A heady combination of Werner Herzog and dinosaurs should be enough to draw people to David Krentz and Erik Nelson’s pseudo-documentary Dinotasia (2012), a dramatic retelling of a the age of the ‘terrible lizards’, leading up to the destruction of these prehistoric titans by a giant meteor crashing into the Earth. Sadly, this rambling retelling of the dinosaur’s epic story quickly succeeds in dashing any positive expectations.
Cheap-looking CGI vignettes cycle through the ages, jumping millions of years to show the small stories of various species. All of these ‘acts’ are given the kind of Disney treatment that would suggest that this is merely Ice Age for adults, with its brightly-coloured, doe-eyed dinos. Most disturbing of all is a worryingly poor scene, involving the skeletons of London’s Natural History Museum being regenerated to life and scaring the general public. Along the way, Herzog throws in sporadic quasi-philosophical commentary in an attempt to create a sense of drama for the on-screen action – but even this lacks any genuine gravitas.
Comparisons can be drawn to the scene in Terrence Malick’s Tree of Life (2011), of a predatory dinosaur showing mercy to its prey. A half-baked philosophical injection into the lives of these giant lizards was strained then, and is even more so in the 83 minutes of Dinotasia. Herzog’s commentary also carries a religious tone; space is referred to as ‘the heavens’, along with poetic lines that attempt to express the grandeur of life and death. Unfortunately the effect is incredibly jarring and unsuccessful, the tone falling somewhere between a low budget Discovery Channel documentary and an A-Level philosophy paper.
The individual stories also lack any real purpose, other than making the rather obvious comment that survival of the fittest is a hard way of life. Trying to instill life into this distant past is certainly an interesting idea, but there is little to actually be learnt from this documentary. New species discovered in the past 10 years have been used as some of the characters in Dinotasia’s multiple vignettes, but what they are actually called is glazed over, a disappointing omission.
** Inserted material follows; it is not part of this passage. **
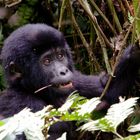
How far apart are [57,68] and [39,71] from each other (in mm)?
164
Undoubtedly, the focus on dino-drama has been put in place to create a more human, relatable tale, yet lamentably the writing is too repetitive and poorly-judged to actually make these narratives engaging. Dinotasia has an interesting premise but is badly delivered, only partially saved from being utter dross by the soft Bavarian tones of Herzog – though even his heart doesn’t seem to be fully on board with this soap opera of the prehistoric age.